THE EXERCISE:
Quote the material verbatim from the line containing "Based on what is shown, is" through the last line, including both ends.

Collection entries:
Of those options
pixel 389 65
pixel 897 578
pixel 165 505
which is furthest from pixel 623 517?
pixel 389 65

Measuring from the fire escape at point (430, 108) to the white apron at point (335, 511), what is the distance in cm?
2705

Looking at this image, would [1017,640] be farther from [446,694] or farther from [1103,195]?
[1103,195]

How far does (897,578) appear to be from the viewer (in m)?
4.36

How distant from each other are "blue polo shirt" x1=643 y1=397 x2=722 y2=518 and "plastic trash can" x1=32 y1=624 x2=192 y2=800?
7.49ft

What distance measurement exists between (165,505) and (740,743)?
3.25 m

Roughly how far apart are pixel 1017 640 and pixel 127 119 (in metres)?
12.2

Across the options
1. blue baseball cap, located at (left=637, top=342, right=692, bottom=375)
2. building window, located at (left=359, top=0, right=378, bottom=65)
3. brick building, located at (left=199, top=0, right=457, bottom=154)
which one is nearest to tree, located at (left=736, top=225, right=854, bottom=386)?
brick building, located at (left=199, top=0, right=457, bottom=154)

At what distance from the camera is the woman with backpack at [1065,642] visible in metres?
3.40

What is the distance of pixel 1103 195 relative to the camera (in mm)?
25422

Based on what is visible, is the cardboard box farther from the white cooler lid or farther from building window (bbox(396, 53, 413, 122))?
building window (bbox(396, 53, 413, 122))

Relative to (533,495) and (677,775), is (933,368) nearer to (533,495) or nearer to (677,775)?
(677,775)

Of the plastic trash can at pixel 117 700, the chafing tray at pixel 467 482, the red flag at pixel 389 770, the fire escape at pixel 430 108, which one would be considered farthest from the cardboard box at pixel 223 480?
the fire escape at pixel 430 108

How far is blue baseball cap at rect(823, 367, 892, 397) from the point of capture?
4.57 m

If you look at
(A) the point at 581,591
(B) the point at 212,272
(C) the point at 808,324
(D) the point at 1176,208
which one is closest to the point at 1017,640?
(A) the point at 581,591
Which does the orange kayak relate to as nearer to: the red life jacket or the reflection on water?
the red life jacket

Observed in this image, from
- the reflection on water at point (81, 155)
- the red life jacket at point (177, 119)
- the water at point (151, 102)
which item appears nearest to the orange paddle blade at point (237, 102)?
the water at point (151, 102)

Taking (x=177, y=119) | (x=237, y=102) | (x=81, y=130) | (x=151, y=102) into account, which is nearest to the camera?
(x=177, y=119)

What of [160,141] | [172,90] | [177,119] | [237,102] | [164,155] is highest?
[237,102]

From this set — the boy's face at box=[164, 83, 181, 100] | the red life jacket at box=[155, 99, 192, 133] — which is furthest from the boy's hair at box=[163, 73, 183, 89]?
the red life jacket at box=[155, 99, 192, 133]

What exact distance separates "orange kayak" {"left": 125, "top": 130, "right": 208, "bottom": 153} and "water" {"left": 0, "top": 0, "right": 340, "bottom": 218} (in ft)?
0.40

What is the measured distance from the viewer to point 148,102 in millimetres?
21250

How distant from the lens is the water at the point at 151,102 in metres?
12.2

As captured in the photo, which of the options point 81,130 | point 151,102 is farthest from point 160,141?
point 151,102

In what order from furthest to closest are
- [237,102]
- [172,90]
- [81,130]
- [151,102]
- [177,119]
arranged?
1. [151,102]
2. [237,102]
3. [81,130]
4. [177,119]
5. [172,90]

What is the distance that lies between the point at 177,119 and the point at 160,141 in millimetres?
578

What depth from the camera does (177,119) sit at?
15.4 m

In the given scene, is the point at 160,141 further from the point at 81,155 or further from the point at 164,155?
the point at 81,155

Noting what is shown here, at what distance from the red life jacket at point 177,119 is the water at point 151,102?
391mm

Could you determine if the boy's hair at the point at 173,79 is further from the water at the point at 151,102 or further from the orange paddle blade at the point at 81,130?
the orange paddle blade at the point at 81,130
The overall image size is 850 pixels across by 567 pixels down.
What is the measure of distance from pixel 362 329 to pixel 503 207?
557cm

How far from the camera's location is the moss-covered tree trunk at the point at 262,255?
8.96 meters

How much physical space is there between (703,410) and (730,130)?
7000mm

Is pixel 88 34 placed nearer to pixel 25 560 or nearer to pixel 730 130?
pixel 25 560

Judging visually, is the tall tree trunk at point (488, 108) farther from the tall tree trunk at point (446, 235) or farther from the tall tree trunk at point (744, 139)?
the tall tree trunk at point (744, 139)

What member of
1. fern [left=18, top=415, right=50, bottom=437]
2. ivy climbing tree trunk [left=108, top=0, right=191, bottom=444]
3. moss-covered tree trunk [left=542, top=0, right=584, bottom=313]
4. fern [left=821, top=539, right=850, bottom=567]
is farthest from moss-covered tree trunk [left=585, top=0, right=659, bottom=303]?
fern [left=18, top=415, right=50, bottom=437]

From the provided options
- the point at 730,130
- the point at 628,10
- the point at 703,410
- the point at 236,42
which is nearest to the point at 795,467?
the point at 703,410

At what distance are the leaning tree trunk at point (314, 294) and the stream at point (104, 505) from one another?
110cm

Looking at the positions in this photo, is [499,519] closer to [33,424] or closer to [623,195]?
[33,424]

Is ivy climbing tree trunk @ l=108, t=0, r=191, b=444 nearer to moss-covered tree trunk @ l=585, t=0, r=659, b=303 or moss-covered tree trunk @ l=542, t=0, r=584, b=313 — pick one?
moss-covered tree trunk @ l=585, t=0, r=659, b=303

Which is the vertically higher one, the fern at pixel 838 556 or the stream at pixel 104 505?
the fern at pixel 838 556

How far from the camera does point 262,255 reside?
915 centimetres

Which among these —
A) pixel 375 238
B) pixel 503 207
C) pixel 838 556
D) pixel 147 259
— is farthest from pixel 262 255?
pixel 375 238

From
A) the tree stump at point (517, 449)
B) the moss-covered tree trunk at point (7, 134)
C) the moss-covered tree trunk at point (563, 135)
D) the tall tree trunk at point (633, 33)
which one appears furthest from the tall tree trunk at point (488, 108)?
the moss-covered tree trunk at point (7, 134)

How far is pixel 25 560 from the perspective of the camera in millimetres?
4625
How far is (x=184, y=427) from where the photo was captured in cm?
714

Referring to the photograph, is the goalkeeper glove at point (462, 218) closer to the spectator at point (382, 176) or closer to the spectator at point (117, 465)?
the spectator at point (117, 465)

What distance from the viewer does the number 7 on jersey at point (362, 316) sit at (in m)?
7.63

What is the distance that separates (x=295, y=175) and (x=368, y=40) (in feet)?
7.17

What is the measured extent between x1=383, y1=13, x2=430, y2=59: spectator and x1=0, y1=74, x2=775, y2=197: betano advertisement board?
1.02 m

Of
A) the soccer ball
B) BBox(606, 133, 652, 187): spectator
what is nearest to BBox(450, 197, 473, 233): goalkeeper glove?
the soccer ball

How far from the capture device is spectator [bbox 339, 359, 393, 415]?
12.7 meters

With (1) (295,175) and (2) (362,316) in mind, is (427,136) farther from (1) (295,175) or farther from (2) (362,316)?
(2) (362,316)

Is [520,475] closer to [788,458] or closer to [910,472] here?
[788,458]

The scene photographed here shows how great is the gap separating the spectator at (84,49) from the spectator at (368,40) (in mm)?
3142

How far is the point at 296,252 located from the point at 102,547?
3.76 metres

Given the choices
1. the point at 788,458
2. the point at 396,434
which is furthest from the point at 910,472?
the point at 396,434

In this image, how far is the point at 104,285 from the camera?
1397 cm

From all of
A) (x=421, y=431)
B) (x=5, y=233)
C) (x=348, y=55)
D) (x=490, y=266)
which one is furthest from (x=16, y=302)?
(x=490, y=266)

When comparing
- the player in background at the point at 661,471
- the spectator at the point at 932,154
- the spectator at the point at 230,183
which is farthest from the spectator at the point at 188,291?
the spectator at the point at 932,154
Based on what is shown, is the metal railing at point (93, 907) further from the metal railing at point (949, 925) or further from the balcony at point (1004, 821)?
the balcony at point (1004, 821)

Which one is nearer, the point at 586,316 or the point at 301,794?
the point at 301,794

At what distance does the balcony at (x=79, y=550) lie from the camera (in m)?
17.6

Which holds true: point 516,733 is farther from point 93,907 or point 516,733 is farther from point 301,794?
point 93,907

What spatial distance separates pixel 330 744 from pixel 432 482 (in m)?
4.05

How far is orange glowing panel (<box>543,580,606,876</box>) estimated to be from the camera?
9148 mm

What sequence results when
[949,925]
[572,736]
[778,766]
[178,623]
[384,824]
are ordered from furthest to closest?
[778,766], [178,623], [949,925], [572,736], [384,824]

SOLUTION FOR THIS TASK:
Based on what is shown, is the metal railing at point (93, 907) further from the metal railing at point (949, 925) or further from the balcony at point (1004, 821)?
the balcony at point (1004, 821)

Which one is nearer, the point at 586,316 or the point at 301,794?
the point at 301,794

At what distance does the balcony at (x=79, y=550) lie from the camera (in m)?
17.6

Which holds true: point 516,733 is farther from point 93,907 or point 516,733 is farther from point 301,794?
point 93,907

What spatial distance separates pixel 330 744 from pixel 432 482 (in m)?
4.05

How far is orange glowing panel (<box>543,580,606,876</box>) estimated to be from the camera?
9148 mm

What sequence results when
[949,925]
[572,736]
[778,766]
[178,623]
[384,824]
are ordered from furthest to closest?
[778,766], [178,623], [949,925], [572,736], [384,824]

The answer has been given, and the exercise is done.